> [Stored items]
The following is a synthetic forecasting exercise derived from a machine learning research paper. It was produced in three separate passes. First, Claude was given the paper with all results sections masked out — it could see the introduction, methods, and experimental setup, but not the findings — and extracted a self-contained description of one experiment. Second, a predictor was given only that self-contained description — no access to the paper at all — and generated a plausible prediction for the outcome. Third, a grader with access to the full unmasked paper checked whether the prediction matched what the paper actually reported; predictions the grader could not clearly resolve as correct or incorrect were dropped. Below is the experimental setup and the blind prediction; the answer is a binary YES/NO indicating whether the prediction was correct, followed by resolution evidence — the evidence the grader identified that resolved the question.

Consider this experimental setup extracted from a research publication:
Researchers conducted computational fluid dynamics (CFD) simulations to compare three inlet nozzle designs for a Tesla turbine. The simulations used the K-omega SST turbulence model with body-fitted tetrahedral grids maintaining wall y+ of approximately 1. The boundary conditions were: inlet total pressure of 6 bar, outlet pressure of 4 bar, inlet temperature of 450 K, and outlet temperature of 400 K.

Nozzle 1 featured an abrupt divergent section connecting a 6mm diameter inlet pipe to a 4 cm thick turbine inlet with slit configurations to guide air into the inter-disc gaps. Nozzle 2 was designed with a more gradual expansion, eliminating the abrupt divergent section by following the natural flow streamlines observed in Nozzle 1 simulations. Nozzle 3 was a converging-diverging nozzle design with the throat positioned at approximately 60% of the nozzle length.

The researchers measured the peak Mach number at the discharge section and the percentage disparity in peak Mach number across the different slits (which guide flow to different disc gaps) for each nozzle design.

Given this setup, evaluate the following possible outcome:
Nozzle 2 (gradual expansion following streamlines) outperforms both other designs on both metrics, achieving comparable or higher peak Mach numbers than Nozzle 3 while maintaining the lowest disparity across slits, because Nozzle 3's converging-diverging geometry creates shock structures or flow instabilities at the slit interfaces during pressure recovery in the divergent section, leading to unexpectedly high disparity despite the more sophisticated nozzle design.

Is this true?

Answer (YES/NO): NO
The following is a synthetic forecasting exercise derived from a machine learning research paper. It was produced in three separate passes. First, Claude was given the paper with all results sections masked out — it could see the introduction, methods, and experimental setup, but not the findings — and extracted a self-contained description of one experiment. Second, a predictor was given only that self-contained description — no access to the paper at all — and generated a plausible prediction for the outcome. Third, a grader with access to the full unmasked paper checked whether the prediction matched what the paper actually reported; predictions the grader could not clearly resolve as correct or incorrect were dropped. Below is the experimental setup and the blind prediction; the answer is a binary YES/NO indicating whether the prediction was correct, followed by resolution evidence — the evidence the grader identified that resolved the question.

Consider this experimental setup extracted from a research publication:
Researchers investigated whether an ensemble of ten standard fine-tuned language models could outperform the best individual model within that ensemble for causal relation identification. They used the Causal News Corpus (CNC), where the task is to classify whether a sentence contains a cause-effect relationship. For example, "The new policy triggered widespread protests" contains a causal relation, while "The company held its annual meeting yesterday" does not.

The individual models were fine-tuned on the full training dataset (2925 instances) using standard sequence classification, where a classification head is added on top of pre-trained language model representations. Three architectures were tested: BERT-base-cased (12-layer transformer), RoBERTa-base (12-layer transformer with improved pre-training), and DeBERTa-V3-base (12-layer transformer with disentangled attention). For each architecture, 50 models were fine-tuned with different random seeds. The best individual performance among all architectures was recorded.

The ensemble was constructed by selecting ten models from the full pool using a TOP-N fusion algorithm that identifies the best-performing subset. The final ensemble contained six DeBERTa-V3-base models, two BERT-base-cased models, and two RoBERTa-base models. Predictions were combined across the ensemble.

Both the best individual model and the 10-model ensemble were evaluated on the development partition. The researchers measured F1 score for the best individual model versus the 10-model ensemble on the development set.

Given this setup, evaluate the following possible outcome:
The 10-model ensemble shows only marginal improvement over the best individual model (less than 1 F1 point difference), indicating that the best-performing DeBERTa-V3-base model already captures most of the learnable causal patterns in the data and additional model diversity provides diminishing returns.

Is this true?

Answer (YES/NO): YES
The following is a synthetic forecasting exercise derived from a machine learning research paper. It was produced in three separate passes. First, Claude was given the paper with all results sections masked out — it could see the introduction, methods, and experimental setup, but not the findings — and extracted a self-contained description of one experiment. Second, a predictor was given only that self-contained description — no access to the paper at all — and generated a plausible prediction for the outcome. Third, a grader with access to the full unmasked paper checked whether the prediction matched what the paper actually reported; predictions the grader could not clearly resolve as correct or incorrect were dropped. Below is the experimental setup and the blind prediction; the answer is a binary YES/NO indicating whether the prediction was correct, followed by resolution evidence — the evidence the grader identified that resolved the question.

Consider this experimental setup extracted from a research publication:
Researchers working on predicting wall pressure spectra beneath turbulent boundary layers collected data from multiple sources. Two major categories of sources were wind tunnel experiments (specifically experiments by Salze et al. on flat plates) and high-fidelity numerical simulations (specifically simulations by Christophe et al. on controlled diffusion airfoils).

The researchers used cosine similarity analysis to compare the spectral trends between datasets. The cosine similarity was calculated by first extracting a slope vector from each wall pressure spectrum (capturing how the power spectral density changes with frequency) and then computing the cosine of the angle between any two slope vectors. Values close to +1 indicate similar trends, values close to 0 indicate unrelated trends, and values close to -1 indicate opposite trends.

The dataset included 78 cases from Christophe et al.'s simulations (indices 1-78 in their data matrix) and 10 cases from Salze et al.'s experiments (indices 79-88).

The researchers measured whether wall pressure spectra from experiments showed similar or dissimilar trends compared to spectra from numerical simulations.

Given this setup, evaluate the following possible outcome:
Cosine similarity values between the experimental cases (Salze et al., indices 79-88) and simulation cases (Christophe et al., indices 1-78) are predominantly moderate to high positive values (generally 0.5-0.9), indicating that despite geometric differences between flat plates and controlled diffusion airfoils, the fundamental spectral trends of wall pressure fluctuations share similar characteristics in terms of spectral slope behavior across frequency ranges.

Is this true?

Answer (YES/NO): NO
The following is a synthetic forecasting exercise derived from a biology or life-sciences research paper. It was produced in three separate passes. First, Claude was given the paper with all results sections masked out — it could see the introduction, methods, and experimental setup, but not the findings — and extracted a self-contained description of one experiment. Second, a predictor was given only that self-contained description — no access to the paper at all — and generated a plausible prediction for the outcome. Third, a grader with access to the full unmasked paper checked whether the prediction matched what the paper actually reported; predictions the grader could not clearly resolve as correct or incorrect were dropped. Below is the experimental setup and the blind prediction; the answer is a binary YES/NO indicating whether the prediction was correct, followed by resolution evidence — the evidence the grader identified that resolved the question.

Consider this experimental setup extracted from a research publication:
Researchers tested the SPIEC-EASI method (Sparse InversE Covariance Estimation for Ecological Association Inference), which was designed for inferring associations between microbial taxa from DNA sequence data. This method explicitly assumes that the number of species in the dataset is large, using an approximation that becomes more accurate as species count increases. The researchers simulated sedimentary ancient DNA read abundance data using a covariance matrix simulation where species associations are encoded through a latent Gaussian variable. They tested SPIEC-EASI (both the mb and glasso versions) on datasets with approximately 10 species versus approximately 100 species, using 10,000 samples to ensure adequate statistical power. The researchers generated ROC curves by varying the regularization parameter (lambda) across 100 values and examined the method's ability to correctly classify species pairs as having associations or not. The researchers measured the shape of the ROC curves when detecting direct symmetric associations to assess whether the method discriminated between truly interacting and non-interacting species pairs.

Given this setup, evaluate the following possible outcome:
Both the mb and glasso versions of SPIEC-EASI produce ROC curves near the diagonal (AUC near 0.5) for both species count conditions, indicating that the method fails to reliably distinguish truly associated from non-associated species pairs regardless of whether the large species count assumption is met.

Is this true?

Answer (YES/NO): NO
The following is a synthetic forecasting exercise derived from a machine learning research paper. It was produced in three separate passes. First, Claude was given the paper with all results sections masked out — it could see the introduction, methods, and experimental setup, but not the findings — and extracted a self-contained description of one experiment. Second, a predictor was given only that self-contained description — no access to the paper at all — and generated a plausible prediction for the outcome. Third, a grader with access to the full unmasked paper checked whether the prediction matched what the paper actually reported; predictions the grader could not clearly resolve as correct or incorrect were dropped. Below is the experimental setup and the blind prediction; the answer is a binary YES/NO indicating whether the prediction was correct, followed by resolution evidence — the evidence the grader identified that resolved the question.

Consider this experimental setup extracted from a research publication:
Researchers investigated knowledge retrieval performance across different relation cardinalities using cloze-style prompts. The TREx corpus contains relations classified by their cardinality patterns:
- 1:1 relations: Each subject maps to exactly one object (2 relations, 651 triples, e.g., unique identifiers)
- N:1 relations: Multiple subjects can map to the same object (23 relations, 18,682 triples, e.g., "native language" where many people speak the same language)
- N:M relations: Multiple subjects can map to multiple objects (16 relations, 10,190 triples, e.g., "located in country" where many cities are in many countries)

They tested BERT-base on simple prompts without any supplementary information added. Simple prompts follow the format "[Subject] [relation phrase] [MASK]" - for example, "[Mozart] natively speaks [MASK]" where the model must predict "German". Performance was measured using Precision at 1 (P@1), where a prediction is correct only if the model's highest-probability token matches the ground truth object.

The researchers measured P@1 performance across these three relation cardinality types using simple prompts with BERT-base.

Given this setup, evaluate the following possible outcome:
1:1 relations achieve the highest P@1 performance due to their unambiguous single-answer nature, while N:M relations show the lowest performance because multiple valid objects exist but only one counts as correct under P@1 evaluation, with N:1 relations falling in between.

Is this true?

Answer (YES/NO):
--
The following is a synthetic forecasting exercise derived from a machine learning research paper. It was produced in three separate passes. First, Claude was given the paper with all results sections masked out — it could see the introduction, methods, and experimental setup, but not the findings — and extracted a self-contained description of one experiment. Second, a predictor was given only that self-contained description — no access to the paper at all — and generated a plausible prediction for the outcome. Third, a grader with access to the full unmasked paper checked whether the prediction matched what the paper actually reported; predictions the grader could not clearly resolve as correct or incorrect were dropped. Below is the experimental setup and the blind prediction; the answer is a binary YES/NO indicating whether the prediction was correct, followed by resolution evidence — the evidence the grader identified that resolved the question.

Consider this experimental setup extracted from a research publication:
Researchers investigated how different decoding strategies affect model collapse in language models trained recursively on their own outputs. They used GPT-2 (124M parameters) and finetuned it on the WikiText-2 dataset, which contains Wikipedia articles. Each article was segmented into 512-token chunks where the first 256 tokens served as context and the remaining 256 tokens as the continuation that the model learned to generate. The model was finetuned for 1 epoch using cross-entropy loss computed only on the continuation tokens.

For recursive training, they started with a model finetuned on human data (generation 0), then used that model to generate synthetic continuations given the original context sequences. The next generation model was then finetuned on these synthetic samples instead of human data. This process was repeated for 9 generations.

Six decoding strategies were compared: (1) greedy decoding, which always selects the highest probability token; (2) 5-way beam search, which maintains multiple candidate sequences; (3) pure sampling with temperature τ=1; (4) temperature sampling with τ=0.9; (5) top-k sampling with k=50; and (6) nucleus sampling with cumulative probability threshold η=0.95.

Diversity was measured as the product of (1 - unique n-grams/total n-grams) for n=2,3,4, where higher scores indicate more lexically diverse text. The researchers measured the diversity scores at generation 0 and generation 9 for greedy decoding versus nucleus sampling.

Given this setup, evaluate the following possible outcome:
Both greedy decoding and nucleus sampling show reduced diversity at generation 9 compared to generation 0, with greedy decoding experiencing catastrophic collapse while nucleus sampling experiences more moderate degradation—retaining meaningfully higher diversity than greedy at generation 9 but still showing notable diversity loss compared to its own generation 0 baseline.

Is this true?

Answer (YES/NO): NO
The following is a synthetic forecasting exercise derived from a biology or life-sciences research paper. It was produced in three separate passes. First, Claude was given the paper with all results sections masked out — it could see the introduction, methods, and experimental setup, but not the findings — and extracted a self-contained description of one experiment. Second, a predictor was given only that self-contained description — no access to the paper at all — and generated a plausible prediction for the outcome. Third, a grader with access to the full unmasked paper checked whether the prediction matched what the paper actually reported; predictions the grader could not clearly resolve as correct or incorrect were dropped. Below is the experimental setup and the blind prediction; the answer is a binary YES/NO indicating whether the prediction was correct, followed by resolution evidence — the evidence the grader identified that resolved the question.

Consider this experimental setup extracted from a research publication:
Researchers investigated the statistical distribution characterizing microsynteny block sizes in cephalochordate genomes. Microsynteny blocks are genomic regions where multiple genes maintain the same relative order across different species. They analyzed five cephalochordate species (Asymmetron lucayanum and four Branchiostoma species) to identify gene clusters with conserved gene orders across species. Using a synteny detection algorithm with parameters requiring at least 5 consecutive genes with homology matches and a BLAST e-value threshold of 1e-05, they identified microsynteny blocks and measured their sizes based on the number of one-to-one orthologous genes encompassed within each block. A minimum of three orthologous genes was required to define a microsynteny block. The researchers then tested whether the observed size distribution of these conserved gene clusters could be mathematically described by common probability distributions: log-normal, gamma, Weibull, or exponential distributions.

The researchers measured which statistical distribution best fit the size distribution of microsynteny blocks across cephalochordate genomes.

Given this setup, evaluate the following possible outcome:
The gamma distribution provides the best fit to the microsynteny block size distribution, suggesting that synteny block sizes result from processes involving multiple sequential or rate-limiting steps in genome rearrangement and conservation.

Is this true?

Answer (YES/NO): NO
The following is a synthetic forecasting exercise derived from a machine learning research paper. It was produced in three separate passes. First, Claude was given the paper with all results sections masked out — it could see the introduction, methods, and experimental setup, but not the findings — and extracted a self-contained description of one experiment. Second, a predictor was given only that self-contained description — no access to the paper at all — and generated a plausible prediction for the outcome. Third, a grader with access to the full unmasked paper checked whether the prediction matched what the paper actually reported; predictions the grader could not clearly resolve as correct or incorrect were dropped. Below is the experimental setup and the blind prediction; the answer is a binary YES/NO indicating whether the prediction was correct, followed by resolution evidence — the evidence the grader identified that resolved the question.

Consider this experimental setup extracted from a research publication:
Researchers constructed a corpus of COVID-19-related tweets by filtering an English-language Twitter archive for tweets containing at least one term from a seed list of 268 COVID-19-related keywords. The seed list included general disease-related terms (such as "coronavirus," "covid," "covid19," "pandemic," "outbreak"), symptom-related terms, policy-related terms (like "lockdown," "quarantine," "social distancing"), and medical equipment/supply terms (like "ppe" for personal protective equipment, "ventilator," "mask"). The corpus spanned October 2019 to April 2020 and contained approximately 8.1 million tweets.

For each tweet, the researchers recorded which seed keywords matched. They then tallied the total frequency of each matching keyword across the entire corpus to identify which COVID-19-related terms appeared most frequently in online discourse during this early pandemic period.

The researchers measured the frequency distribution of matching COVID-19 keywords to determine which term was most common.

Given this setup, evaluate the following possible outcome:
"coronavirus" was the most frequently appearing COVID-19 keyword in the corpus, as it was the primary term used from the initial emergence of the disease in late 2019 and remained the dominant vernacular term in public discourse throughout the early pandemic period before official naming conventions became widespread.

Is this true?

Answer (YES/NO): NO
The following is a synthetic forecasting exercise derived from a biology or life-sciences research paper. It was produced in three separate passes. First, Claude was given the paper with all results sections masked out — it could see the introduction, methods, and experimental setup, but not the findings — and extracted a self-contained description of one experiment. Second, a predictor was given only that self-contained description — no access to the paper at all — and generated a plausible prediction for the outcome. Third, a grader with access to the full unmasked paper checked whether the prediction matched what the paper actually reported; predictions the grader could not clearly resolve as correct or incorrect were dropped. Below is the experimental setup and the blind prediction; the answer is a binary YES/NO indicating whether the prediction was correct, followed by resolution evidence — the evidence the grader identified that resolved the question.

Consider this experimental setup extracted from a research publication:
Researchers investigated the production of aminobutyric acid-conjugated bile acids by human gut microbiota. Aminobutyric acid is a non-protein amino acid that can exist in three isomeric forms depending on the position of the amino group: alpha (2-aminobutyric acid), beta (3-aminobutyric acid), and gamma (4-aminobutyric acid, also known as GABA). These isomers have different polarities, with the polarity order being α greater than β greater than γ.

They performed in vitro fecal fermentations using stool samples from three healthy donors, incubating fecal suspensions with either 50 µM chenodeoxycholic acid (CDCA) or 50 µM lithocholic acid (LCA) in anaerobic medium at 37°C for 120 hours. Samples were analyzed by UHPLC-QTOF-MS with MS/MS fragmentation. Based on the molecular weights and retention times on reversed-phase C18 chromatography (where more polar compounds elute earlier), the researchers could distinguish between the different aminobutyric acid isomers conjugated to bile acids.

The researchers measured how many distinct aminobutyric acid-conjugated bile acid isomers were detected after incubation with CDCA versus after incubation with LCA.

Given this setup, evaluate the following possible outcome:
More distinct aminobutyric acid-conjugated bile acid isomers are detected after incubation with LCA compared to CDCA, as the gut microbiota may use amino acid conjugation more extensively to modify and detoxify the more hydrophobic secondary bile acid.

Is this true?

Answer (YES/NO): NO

> [Work request] Across all the entries above, how many lines hold the word "indicate"? Answer with the number only.

> [Result for this task] 2